Densho Digital Repository
Densho Visual History Collection
Title: Jeff Furumura Interview II
Narrator: Jeff Furumura
Interviewer: Brian Niiya
Location: Honolulu, Hawaii
Date: June 1, 2023
Densho ID: ddr-densho-1000-539-8

<Begin Segment 8>

BN: So I'm going to get back to some specific articles in a minute, but I wanted to also now, while you're doing this, you're still at UCLA, right?

JF: Yes and no. I wound up in my senior year dropping out of what is now the Ethnocommunications program because I felt like the activities I was involved in at the time were more important, and they wanted just, like I said earlier, school wasn't, I wasn't really a great, active student. It was just something I had to do, kind of, because my dad wanted me to have a degree. Anyway, so I dropped out of that EthnoCommunications program for two years in my senior year, and focused on working on the paper and my involvement with this Asian Black Chicano pride program. And then working, still had to earn an income, as little as it was. But back then I was only paying sixty-five dollars a month for rent, so different times.
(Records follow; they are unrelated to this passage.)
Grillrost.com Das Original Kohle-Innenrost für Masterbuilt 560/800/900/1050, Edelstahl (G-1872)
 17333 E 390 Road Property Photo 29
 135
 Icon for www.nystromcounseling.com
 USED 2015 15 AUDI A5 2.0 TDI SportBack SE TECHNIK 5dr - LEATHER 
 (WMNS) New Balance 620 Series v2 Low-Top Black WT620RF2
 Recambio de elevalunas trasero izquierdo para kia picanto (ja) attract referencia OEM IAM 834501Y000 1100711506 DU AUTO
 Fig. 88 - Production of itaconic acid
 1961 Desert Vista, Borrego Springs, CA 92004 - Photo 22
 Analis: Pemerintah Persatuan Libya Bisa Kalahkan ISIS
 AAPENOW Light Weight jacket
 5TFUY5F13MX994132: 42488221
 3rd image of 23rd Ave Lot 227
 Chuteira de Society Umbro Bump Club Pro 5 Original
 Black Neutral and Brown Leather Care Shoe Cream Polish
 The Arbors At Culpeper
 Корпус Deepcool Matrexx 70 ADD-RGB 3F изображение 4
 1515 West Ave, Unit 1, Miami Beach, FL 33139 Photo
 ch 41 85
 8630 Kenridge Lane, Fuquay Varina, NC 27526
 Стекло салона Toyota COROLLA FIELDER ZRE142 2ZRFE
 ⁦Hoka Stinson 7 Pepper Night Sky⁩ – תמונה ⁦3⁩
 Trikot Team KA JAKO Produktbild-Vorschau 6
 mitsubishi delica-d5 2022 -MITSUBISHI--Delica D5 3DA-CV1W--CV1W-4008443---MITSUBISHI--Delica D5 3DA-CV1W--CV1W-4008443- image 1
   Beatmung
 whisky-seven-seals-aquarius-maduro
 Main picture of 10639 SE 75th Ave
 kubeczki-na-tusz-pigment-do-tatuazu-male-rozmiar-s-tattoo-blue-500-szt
BN: What were you doing for a job?

JF: Let's see. Back then, I was working at the UCLA basement of the medical center. I don't know if people still do this, but they had kind of a hierarchy of workers at the UCLA medical center and we were the bottom of the bottom, so we wore these shit brown uniforms. I forgot what they called us. Anyway, we had to push around these huge metal carts, they were about seven feet tall on huge, big, like four-inch diameter wheels. And we'd push 'em around, we'd... well, the first thing we did, first thing in the morning was visit our floors, we were assigned floors to visit each of the supply rooms, and then you take an inventory of each room, what they need, needles and syringes and these Kelly clamps and all this other stuff that each particular supply room needed. So if they were low, you have to replenish it. So then you'd go back down to the basement where all the supplies were and load up your cart and then you'd start on delivering all those supplies, so I did that at UCLA. And the only thing I remember from that was this Chicano guy we worked with, this phrase he used to like to say when he would look forward to the weekend. He said, "Yeah, and remember, there ain't no rest for the good lookin'." [Laughs] He's kind of, is that a biblical phrase or something that you're kind of twisting? Anyway, he was a lot of fun. Yeah, but like I said, I was only paying sixty-five dollars a month for rent, and that was for a back house that was standalone, had one bedroom, a little living room and a little kitchen. You couldn't beat that.

BN: Where was it?

JF: This was on Vista Del Mar.

BN: Oh, wow.

JF: Just below Santa Monica Boulevard.

BN: By the beach, too.

JF: No, it's more like West Hollywood.

BN: Oh, Vista Del Mar. The Vista Del Mar I know is right along the ocean.

JF: Or maybe it was just Vista. [Laughs] I had to almost have a lottery for whoever, when I decided to leave that place, for who took it over, because everybody wanted to go there. They couldn't believe how nice a place, nice situation. So I remember Clark Nakashita, he was the winner.